Debiasing Sequential Recommendation with Time-aware Inverse Propensity Scoring
This work is significant for researchers and practitioners in sequential recommendation systems, as it offers an incremental improvement to existing methods by addressing biases related to item exposure and user interest.
The paper addresses selection and exposure biases in sequential recommendation systems by proposing Time-aware Inverse Propensity Scoring (TIPS). TIPS accounts for sequential dependencies and temporal dynamics, leading to consistent enhancements in recommendation performance when integrated as a plug-in for various sequential recommenders.
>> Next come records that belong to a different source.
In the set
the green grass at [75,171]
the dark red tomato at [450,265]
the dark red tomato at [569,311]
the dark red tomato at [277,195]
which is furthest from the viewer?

Sequential Recommendation (SR) predicts users next interactions by modeling the temporal order of their historical behaviors. Existing approaches, including traditional sequential models and generative recommenders, achieve strong performance but primarily rely on explicit interactions such as clicks or purchases while overlooking item exposures. This ignorance introduces selection bias, where exposed but unclicked items are misinterpreted as disinterest, and exposure bias, where unexposed items are treated as irrelevant. Effectively addressing these biases requires distinguishing between items that were "not exposed" and those that were "not of interest", which cannot be reliably inferred from correlations in historical data. Counterfactual reasoning provides a natural solution by estimating user preferences under hypothetical exposure, and Inverse Propensity Scoring (IPS) is a common tool for such estimation. However, conventional IPS methods are static and fail to capture the sequential dependencies and temporal dynamics of user behavior. To overcome these limitations, we propose Time aware Inverse Propensity Scoring (TIPS). Unlike traditional static IPS, TIPS effectively accounts for sequential dependencies and temporal dynamics, thereby capturing user preferences more accurately. Extensive experiments show that TIPS consistently enhances recommendation performance as a plug-in for various sequential recommenders. Our code will be publicly available upon acceptance.